## [Page text]

1. Episode summary

2. Discussion questions

3. More resources

Episode summary

Having faith does not mean blindly believing things that make no sense. Instead, it means that there are some truths that are too big to fit in our heads in their entirety. If there is a God who created the universe and is outside and infinitely above it, then it makes sense that there would be some things about Him that we can’t comprehend. If we could fit God fully into our minds, we would have minds like God. While we can’t fit everything in our heads, we can still understand enough of the Truth to believe in the rest.

Imagine you have a friend who has never been to the ocean, and you want to prove to him that it exists. So you go to the beach, fill up a bucket of water, collect some shells and sand, maybe take a photo. Then you bring all the evidence to your friend. Looking at that evidence, your friend isn’t going to understand everything about the ocean. However, there will be enough evidence that they can believe that an ocean exists.

## [Dataset content]
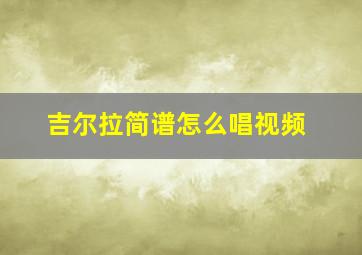 吉尔拉简谱怎么唱视频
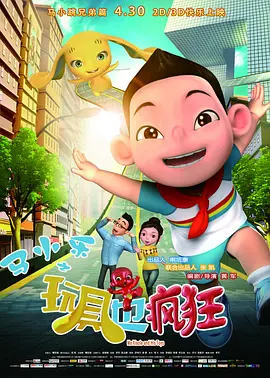 人人九九精品视频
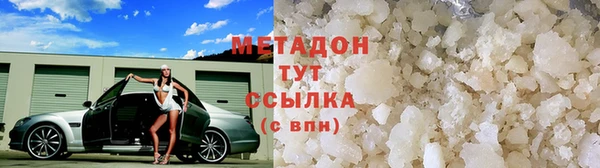 кокс Инта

## [Required action 1]
In the episode summary, reproduce the passage starting with "Imagine you have" and going on through "an ocean exists.", swapping "bucket" for "jar".
## [Required action 2]
List the section titles given in the numbered list at the top of the episode summary on faith.
## [Required action 3]
Carry on writing the episode summary on faith, starting after its final sentence.

## [Your response 1]
Imagine you have a friend who has never been to the ocean, and you want to prove to him that it exists. So you go to the beach, fill up a jar of water, collect some shells and sand, maybe take a photo. Then you bring all the evidence to your friend. Looking at that evidence, your friend isn’t going to understand everything about the ocean. However, there will be enough evidence that they can believe that an ocean exists.

## [Your response 2]
1. Episode summary
2. Discussion questions
3. More resources

## [Your response 3]
Faith requires four things:

  • God’s initiative. “Faith is a grace… a gift of God” (Catechism of the Catholic Church, no. 153). In the same way that your friend can't conjure up the idea of the ocean without your help, we can’t understand God without His help.
  • God’s credible authority. “what moves us to believe is not the fact that revealed truths appear true and intelligible in the light of our natural reason, but the authority of God himself who reveals them and who cannot deceive nor be deceived” (CCC, no. 156). God, who is Truth itself, cannot deceive us.
  • The involvement of our intellect. We don’t just passively accept what we are told. God wants us to consider and make sense of the evidence.
  • The involvement of our will. No matter how compelling the evidence is, we have to make a choice to accept or reject it.

Some other attributes of Faith:

  • It has to be free. If there is a truth that you are struggling to accept, go and honestly seek the answer, and then make a free choice.
  • Faith leads to action. If a person insists that they believe in something but they don’t act according to that belief, then the people around them might reasonably begin to doubt that they truly believe it.
  • Faith is necessary for salvation. We can’t get to heaven without faith. Even people who don’t explicitly know the name Jesus can come to know and have faith in God.
  • Faith overflows. If we really believe that something is true and will bring us eternal happiness, it makes sense that we would want to share it with others.
  • We can lose Faith. We have to keep asking God to increase our Faith and not allow ourselves to become complacent.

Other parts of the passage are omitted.